▶ _EXTRACT_:
Commentary: German supply chain law should be strengthened to ensure the rights of workers are protected
"Hanging by a thread: what’s right – and wrong – with the new German supply chain law meant to protect human rights", 26 February 2021
...A new supply chain law agreed on by the German government is supposed to change the extent to which participants in global supply chains serving German companies are protected... German CSOs underscored the fact that the mere decision in favour of a supply chain law is a win, but its usefulness will have to be judged by whether it actually yields any change for the affected people on the ground. The law still has to be approved by parliament, which, depending on the MPs’ susceptibility to corporate lobbying, might either strengthen it slightly or weaken it further. What’s clear is that the law in its current form will not change the lives of those toiling under precarious and unsafe conditions in distant countries...
...Here are some of the ways in which the current proposal is failing those it’s supposed to protect:
The law lacks a civil liability provision that enables affected people abroad to directly take legal steps against German companies for human rights violations. Instead, an agency forming part of the German Ministry of Economic Affairs will examine whether companies adhere to their due diligence duties and can fine them for the failure to do so. NGOs and unions will have the possibility to file lawsuits in Germany in the name of victims under certain circumstances, but ultimately the victims cannot take action themselves.
It is still unclear whether the law will extend to more than the first-tier suppliers, which means that a vast number of human rights abuses further down the supply chain will likely remain unaddressed. The law mandates companies to take action further down the supply chain if they have substantiated reasons to believe that there are human rights violations, but it does not define what substantiated reasons are. For example, is it enough to know that children work under horrific conditions in Congolese mines that supply raw materials for batteries, or does a German battery company need to know specific details about its individual supply chain to be compelled to act?

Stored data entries

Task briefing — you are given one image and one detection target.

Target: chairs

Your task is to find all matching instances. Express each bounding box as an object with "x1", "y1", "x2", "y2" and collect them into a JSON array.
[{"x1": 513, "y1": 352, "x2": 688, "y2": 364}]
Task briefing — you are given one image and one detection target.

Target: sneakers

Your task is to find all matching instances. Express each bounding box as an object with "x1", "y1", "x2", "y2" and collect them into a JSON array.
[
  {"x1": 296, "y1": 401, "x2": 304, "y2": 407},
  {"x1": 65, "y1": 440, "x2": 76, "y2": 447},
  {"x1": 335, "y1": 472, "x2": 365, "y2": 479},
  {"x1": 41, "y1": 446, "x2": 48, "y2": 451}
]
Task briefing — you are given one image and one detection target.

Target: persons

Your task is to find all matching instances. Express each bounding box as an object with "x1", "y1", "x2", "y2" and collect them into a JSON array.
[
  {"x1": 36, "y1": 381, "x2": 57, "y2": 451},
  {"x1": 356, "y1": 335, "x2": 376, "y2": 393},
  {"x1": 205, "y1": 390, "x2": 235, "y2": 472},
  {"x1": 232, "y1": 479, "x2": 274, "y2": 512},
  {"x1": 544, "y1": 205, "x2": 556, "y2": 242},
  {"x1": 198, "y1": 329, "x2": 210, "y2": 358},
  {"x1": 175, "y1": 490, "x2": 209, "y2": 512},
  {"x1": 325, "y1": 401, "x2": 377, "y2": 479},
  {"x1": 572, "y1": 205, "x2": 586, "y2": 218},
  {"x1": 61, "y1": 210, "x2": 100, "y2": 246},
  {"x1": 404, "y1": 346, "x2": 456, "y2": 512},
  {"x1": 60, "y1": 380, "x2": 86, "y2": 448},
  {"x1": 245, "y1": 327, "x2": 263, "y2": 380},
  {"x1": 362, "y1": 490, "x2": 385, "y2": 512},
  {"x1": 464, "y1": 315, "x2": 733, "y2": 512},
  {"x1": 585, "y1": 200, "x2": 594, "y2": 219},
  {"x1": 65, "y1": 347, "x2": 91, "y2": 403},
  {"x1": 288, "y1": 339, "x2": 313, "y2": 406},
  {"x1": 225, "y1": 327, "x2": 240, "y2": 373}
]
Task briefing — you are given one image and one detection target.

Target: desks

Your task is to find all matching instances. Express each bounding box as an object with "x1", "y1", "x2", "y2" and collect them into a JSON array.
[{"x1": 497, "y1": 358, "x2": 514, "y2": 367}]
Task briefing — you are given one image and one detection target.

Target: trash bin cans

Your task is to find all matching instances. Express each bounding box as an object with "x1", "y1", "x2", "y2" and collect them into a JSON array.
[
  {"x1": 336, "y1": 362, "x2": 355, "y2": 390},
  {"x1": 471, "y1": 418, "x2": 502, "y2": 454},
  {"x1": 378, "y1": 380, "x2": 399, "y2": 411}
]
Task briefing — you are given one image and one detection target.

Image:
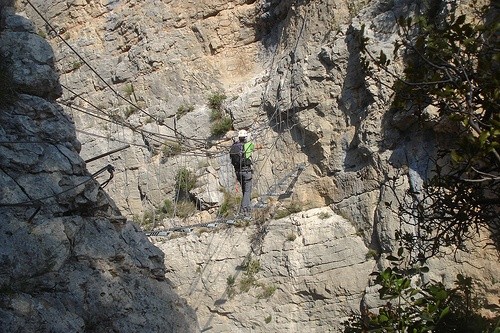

▶ _THE TASKS_:
• A. Answer these questions using the commentary on the German supply chain law:
(i) What body must still approve the law?
(ii) What will examine whether companies adhere to their due diligence duties?
(iii) In the commentary's example, what do the Congolese mines supply raw materials for?
• B. List every organization or body, other than companies, that the commentary on the German supply chain law mentions.
• C. Go on with the commentary on the German supply chain law, picking up after its final sentence.

▶ _OUTPUTS IN ORDER_:
• A.
(i) Parliament.
(ii) An agency forming part of the German Ministry of Economic Affairs.
(iii) Batteries.

• B.
- The German government
- German CSOs
- Parliament
- The German Ministry of Economic Affairs (and its agency)
- NGOs
- Unions

• C.
The law will only apply to the roughly 600 companies that employ at least 3,000 staff members from 2023, and to around 2,900 companies with more than 1,000 staff members from 2024. It therefore overlooks more than 99% of German companies that belong into the category of small and medium enterprises (SMEs), many of which are operating in high-risk sectors such as the chemical or the textile industry. Furthermore, it does not include foreign-owned multinationals that conduct business in Germany, even if a large share of their profit comes from the German market.
The law does not reflect the wishes of the German public. The final compromise is disappointing and also blatantly undemocratic, since a survey had shown that 75% of Germans were not only in favour of a due diligence law, but wanted this law to include legal mechanisms to hold corporations liable for human rights violations, which are currently absent.
To top it all off, there’s a massive elephant in the room: apart from being structured by class, nationality and income, global supply chains are racialised, with people of colour dominating the lower value-added positions and supply chains becoming increasingly white as the value-added increases. Thus, people of colour are at the receiving end of the human rights violations the law was supposed to prevent. It’s not just a form of injustice – it’s blatantly racialized injustice...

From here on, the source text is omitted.